## [Task brief]
Reproduce every one of the records below line for line with no changes, leaving out the pictures.

Part of a data file
────────────────

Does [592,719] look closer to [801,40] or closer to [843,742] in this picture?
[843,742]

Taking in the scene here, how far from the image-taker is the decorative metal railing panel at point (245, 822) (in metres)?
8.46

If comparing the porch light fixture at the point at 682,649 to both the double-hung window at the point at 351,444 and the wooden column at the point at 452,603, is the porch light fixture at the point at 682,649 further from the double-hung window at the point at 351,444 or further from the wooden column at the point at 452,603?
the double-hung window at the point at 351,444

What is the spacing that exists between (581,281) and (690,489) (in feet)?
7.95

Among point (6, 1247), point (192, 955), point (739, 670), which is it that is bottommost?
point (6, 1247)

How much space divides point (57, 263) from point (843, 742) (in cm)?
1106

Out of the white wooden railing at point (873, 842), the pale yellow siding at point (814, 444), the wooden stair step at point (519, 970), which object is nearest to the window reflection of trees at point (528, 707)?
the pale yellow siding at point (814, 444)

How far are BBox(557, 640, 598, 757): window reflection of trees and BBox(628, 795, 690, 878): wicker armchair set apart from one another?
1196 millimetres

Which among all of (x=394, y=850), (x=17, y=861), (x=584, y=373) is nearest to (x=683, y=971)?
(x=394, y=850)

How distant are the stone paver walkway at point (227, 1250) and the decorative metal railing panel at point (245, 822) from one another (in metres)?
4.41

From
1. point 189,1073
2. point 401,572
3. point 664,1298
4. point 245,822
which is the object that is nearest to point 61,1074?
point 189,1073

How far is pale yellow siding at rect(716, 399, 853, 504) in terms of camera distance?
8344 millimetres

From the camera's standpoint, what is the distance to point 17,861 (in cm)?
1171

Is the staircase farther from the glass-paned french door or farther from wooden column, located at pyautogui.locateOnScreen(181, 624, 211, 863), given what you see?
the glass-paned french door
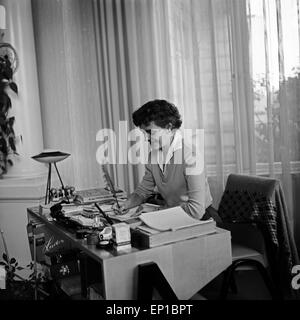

────────────────

## [Solution to this problem]
Does [592,719] look closer to [801,40] or closer to [843,742] in this picture?
[843,742]

Taking in the scene here, how far from the image-taker is the decorative metal railing panel at point (245, 822) (in metres)?
8.46

If comparing the porch light fixture at the point at 682,649 to both the double-hung window at the point at 351,444 and the wooden column at the point at 452,603, is the porch light fixture at the point at 682,649 further from the double-hung window at the point at 351,444 or further from the wooden column at the point at 452,603?
the double-hung window at the point at 351,444

What is the spacing that exists between (581,281) and (690,489) (in feet)?
7.95

Among point (6, 1247), point (192, 955), point (739, 670), which is it that is bottommost?
point (6, 1247)

How much space divides point (57, 263) from point (843, 742) (in cm)?
1106

Out of the white wooden railing at point (873, 842), the pale yellow siding at point (814, 444), the wooden stair step at point (519, 970), which object is nearest to the window reflection of trees at point (528, 707)?
the pale yellow siding at point (814, 444)

How far are BBox(557, 640, 598, 757): window reflection of trees and BBox(628, 795, 690, 878): wicker armchair set apart from one another?
1196 millimetres

Which among all of (x=394, y=850), (x=17, y=861), (x=584, y=373) is nearest to (x=683, y=971)?
(x=394, y=850)

How distant are the stone paver walkway at point (227, 1250) and the decorative metal railing panel at point (245, 822) from one another (in metres)?
4.41

From
1. point 189,1073
2. point 401,572
3. point 664,1298
4. point 245,822
which is the object that is nearest to point 61,1074?
point 189,1073

How far is pale yellow siding at rect(716, 399, 853, 504) in terms of camera distance?
8344 millimetres

From the camera's standpoint, what is the distance to point 17,861 (in cm)?
1171

Is the staircase farther from the glass-paned french door or farther from wooden column, located at pyautogui.locateOnScreen(181, 624, 211, 863), given what you see?
the glass-paned french door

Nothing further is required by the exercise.